**Goal of the exercise**
Leave the pictures out and write out exactly the lines from the top of the entries through the line containing "1. 乙方负责液化气的配送、安装及维修等服务。".

**Data to use**
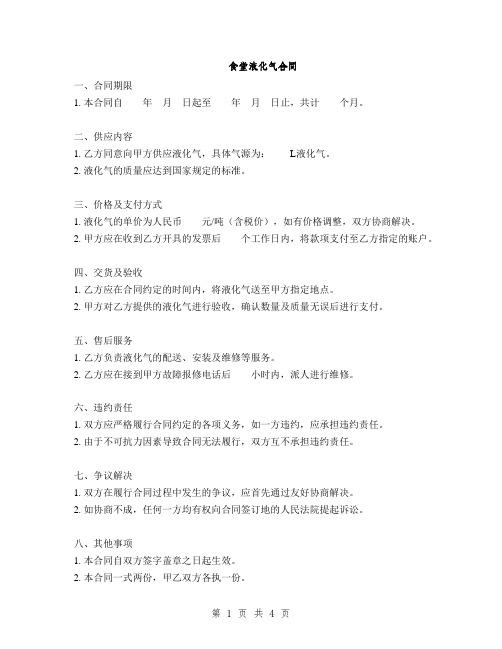 食堂液化气合同

一、合同期限

1. 本合同自　　年　月　日起至　　年　月　日止，共计　　个月。

二、供应内容

1. 乙方同意向甲方供应液化气，具体气源为：　　L液化气。

2. 液化气的质量应达到国家规定的标准。

三、价格及支付方式

1. 液化气的单价为人民币　　元/吨（含税价），如有价格调整，双方协商解决。

2. 甲方应在收到乙方开具的发票后　　个工作日内，将款项支付至乙方指定的账户。

四、交货及验收

1. 乙方应在合同约定的时间内，将液化气送至甲方指定地点。

2. 甲方对乙方提供的液化气进行验收，确认数量及质量无误后进行支付。

五、售后服务

1. 乙方负责液化气的配送、安装及维修等服务。

2. 乙方应在接到甲方故障报修电话后　　小时内，派人进行维修。

六、违约责任

1. 双方应严格履行合同约定的各项义务，如一方违约，应承担违约责任。

2. 由于不可抗力因素导致合同无法履行，双方互不承担违约责任。

七、争议解决

1. 双方在履行合同过程中发生的争议，应首先通过友好协商解决。

2. 如协商不成，任何一方均有权向合同签订地的人民法院提起诉讼。

八、其他事项

1. 本合同自双方签字盖章之日起生效。

2. 本合同一式两份，甲乙双方各执一份。

第 1 页 共 4 页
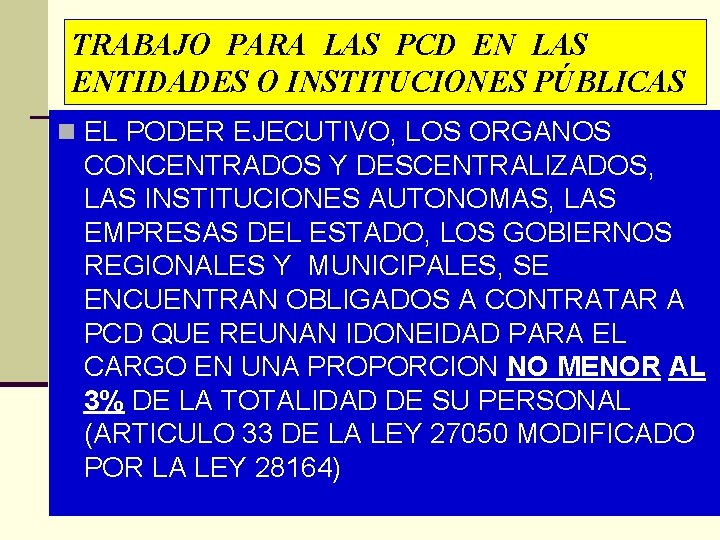 TRABAJO PARA LAS PCD EN LAS ENTIDADES O INSTITUCIONES PÚBLICAS

EL PODER EJECUTIVO, LOS ORGANOS CONCENTRADOS Y DESCENTRALIZADOS, LAS INSTITUCIONES AUTONOMAS, LAS EMPRESAS DEL ESTADO, LOS GOBIERNOS REGIONALES Y MUNICIPALES, SE ENCUENTRAN OBLIGADOS A CONTRATAR A PCD QUE REUNAN IDONEIDAD PARA EL CARGO EN UNA PROPORCION NO MENOR AL 3% DE LA TOTALIDAD DE SU PERSONAL (ARTICULO 33 DE LA LEY 27050 MODIFICADO POR LA LEY 28164)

**Solved problem**
 食堂液化气合同

一、合同期限

1. 本合同自　　年　月　日起至　　年　月　日止，共计　　个月。

二、供应内容

1. 乙方同意向甲方供应液化气，具体气源为：　　L液化气。

2. 液化气的质量应达到国家规定的标准。

三、价格及支付方式

1. 液化气的单价为人民币　　元/吨（含税价），如有价格调整，双方协商解决。

2. 甲方应在收到乙方开具的发票后　　个工作日内，将款项支付至乙方指定的账户。

四、交货及验收

1. 乙方应在合同约定的时间内，将液化气送至甲方指定地点。

2. 甲方对乙方提供的液化气进行验收，确认数量及质量无误后进行支付。

五、售后服务

1. 乙方负责液化气的配送、安装及维修等服务。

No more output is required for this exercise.